> **TEXT**:
####################
Quick facts
- Population
- Gananoque: 5,000
- Best time
- Late May–September
- Languages
- English
- Days needed
- 2-3 days
Where the St. Lawrence River narrows between Ontario and New York State, the river’s granite bedrock rises through the surface in a scattered constellation of 1,864 islands. They range from the size of a living room — a rock, a tree, and a flagpole technically qualifying for island status under the traditional definition — to islands several kilometres long with farms, summer resorts, and year-round communities. This is the Thousand Islands, one of the most beautiful freshwater landscapes in North America, and one of the most overlooked by travellers who speed through on the 401 without stopping.
The region stretches roughly 80 kilometres from Kingston in the west to Brockville in the east, but the dense island cluster and the most dramatic scenery concentrate in the 50-kilometre stretch between Kingston and Rockport. The gateway towns of Gananoque, Rockport, and Brockville each offer boat tour operations, marina facilities, and accommodation. Kingston, 30 kilometres west, is the largest city in the region and the logical base for combining the Thousand Islands with the city’s considerable historic attractions.
####################
> **GOAL A**:
List the gateway towns named in the Thousand Islands text.
> **GOAL B**:
Please copy the Thousand Islands text between "The region stretches" and "considerable historic attractions.", inclusive.

> **MATERIAL**:
####################
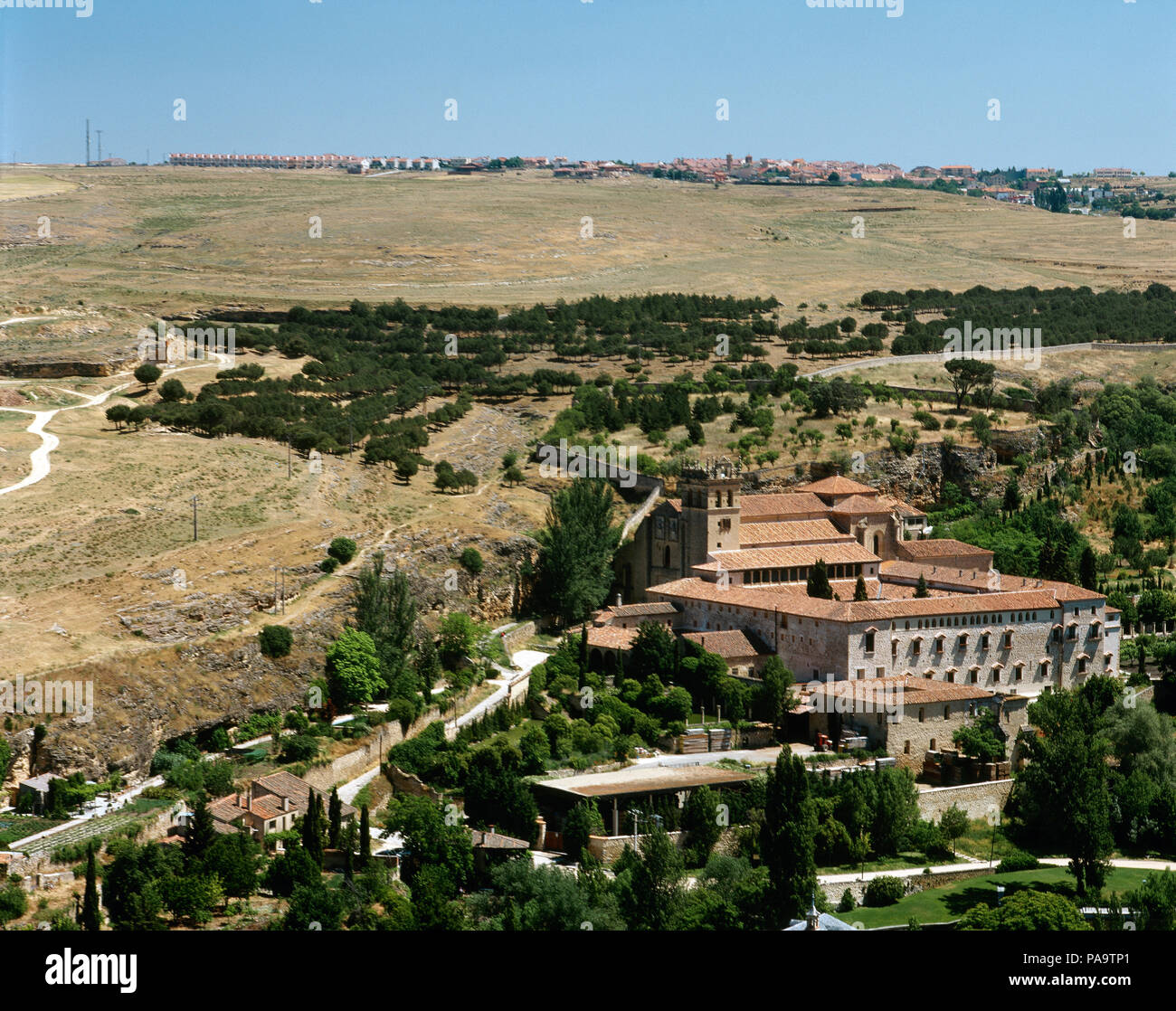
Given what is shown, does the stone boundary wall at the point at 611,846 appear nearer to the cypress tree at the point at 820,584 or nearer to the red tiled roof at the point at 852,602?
####################
> **WRITTEN RESPONSE A**:
Gananoque, Rockport, Brockville

> **WRITTEN RESPONSE B**:
The region stretches roughly 80 kilometres from Kingston in the west to Brockville in the east, but the dense island cluster and the most dramatic scenery concentrate in the 50-kilometre stretch between Kingston and Rockport. The gateway towns of Gananoque, Rockport, and Brockville each offer boat tour operations, marina facilities, and accommodation. Kingston, 30 kilometres west, is the largest city in the region and the logical base for combining the Thousand Islands with the city’s considerable historic attractions.